- [WORK TO BE COMPLETED] Recast the items below, from the start through the line containing "Result: 3.13", as a two-column CSV with the headers item_text and answer. Give each item its own row, with its text and its answer each in one quoted field and any line breaks replaced by spaces.
-------- RECORDED INFORMATION --------
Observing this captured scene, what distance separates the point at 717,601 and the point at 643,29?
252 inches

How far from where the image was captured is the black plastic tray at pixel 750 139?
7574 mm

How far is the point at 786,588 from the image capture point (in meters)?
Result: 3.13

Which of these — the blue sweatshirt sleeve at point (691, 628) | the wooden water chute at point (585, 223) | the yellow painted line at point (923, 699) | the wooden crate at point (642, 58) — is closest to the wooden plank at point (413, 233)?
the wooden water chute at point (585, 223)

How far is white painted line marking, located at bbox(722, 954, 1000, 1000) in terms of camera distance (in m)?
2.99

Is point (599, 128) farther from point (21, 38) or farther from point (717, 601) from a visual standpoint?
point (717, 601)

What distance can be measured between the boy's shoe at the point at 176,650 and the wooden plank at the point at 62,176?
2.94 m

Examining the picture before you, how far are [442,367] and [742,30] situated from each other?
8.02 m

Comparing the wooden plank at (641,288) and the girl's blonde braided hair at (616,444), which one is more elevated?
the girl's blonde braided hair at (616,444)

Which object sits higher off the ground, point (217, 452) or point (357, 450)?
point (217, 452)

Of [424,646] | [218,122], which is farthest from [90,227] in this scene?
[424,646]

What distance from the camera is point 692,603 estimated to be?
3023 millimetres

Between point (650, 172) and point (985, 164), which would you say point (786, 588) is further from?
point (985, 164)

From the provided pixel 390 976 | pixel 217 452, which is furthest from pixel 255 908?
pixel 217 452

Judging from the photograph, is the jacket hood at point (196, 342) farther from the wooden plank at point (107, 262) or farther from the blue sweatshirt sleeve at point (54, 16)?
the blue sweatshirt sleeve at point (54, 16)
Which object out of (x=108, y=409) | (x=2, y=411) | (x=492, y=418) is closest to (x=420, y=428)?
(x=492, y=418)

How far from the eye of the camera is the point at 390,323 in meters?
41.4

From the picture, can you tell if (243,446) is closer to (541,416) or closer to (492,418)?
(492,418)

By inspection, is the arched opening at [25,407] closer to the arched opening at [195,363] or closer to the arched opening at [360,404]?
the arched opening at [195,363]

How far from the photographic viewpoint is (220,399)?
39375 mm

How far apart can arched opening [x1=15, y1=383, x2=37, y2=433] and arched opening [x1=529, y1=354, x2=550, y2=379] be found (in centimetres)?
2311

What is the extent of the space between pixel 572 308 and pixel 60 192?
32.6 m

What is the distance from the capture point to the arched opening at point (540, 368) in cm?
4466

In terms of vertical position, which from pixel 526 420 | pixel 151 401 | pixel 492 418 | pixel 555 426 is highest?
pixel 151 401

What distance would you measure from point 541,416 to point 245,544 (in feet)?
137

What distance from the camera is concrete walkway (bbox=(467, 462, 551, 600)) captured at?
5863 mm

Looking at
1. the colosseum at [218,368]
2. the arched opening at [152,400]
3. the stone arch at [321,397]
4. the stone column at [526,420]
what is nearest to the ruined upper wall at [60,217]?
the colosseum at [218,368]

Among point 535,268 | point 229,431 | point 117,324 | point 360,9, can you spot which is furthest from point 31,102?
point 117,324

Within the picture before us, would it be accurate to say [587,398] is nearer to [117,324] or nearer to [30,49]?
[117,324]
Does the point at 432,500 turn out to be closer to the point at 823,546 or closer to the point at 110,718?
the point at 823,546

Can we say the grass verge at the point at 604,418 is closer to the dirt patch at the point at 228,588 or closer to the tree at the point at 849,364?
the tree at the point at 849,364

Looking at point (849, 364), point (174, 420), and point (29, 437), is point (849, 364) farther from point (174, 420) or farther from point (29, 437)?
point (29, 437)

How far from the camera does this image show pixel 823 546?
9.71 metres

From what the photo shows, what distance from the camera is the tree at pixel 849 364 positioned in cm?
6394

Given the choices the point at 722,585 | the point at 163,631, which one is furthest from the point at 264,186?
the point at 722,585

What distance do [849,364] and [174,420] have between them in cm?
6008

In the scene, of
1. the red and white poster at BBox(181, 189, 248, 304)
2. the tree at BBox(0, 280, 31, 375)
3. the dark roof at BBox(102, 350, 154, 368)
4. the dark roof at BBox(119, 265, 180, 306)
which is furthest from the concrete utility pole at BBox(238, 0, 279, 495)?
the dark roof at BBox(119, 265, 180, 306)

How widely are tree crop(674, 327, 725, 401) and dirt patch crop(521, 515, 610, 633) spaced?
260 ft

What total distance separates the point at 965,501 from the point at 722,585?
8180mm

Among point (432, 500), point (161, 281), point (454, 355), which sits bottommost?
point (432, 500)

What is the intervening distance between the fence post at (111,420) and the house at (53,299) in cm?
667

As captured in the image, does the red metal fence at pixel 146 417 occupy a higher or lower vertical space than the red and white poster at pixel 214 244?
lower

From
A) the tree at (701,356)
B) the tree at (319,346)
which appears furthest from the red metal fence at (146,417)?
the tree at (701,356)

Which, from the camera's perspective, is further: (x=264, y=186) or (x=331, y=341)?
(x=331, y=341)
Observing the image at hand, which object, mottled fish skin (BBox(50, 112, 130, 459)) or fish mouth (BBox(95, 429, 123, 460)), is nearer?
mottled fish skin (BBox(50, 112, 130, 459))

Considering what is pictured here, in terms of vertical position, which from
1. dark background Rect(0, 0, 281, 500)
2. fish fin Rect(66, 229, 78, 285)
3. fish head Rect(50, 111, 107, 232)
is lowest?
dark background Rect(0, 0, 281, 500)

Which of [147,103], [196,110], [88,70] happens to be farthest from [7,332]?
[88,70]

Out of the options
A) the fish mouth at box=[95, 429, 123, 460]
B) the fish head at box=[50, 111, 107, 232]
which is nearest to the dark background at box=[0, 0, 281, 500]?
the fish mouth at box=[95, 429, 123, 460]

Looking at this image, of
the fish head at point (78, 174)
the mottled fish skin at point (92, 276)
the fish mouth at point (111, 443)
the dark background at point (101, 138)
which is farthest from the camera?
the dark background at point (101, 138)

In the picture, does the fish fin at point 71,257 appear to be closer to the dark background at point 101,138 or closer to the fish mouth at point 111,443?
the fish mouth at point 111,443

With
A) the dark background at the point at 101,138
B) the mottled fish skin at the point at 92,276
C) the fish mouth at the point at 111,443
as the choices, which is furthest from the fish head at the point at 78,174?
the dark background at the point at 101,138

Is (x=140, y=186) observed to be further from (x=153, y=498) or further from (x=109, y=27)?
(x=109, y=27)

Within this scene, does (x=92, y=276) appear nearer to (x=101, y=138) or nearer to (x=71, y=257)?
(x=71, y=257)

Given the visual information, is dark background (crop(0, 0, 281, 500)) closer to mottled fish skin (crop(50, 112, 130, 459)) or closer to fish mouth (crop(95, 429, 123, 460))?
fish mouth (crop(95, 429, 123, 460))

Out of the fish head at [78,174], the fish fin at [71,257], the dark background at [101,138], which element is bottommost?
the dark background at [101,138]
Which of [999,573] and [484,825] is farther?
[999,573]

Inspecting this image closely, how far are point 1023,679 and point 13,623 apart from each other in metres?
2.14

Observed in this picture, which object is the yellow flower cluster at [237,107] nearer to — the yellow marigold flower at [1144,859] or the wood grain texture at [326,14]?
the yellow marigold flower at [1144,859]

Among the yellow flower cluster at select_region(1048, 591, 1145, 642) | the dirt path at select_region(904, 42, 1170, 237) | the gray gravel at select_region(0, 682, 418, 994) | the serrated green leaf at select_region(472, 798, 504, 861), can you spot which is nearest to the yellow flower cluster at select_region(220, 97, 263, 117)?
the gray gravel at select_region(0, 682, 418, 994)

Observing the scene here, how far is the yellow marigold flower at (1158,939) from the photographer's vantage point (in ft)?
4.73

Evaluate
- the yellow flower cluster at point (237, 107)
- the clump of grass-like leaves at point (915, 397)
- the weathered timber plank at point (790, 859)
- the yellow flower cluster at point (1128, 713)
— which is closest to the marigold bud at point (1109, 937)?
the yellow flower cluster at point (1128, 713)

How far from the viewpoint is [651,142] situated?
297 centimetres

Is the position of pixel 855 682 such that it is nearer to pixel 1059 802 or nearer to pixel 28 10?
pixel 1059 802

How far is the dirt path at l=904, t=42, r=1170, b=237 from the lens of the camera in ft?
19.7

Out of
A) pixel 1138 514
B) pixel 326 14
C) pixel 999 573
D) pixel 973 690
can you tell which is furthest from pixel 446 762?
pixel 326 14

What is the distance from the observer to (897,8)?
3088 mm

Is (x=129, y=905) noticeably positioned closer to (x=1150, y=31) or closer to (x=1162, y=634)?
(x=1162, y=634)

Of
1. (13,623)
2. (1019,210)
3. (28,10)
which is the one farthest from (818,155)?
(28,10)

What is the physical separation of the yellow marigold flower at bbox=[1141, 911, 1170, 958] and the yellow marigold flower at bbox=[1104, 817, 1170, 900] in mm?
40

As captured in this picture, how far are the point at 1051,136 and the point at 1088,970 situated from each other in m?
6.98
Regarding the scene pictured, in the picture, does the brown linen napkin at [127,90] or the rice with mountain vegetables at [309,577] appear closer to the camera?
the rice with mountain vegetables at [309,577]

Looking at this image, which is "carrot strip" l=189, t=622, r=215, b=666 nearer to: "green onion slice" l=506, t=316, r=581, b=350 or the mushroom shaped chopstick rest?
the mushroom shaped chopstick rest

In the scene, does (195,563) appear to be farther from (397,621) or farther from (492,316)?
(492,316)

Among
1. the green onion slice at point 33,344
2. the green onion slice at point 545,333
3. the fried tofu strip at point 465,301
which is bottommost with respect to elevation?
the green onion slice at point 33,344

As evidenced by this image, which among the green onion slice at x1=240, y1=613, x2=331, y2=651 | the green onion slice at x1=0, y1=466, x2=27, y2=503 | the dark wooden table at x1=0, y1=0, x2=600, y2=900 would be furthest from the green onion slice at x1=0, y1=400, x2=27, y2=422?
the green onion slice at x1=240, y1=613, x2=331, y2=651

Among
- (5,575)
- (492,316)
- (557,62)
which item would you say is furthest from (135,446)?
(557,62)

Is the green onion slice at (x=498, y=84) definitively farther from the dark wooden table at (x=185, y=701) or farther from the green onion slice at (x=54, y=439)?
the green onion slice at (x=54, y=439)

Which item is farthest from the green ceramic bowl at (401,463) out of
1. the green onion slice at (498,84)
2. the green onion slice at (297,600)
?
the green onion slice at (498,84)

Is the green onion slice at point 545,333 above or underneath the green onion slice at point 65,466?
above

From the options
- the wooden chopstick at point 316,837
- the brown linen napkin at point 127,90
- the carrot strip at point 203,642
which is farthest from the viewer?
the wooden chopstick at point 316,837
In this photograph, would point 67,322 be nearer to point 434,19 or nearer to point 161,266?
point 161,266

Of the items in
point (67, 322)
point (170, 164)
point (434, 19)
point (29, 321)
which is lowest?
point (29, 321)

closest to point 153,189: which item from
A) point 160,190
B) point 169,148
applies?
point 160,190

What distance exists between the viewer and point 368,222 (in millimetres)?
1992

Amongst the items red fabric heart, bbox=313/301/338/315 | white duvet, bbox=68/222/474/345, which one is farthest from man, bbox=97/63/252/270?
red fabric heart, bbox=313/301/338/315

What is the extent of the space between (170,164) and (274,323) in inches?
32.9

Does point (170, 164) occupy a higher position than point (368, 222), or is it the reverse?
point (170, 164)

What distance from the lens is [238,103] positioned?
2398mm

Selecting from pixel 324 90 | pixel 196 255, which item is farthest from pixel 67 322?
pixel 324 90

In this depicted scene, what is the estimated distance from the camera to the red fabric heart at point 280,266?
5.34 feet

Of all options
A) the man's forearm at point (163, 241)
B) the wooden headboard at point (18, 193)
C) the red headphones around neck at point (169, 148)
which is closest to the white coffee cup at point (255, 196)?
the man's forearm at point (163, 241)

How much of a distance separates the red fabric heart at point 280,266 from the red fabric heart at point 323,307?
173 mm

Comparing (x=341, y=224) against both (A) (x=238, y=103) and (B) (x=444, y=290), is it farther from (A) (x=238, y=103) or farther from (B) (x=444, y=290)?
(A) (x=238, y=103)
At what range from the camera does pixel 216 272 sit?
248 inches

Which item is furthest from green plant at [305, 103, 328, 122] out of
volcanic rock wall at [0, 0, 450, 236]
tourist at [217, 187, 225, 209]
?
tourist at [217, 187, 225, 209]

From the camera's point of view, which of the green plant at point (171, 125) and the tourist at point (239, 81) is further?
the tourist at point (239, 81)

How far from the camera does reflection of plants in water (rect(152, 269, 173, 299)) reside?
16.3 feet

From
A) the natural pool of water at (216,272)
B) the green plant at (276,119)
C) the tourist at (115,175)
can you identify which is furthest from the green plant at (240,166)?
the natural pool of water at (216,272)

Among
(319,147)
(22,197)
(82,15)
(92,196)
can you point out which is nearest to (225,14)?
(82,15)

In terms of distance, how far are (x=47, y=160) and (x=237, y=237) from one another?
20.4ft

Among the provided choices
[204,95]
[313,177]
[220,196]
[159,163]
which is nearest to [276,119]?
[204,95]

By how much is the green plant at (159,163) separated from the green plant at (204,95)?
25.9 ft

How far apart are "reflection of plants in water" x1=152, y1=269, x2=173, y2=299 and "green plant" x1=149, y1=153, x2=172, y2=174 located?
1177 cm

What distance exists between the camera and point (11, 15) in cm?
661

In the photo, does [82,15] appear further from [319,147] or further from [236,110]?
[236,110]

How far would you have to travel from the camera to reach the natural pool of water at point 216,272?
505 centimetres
--------
- [CORRECT OUTPUT]
item_text,answer
"Observing this captured scene, what distance separates the point at 717,601 and the point at 643,29?","252 inches"
"How far from where the image was captured is the black plastic tray at pixel 750 139?","7574 mm"
"How far is the point at 786,588 from the image capture point (in meters)?","Result: 3.13"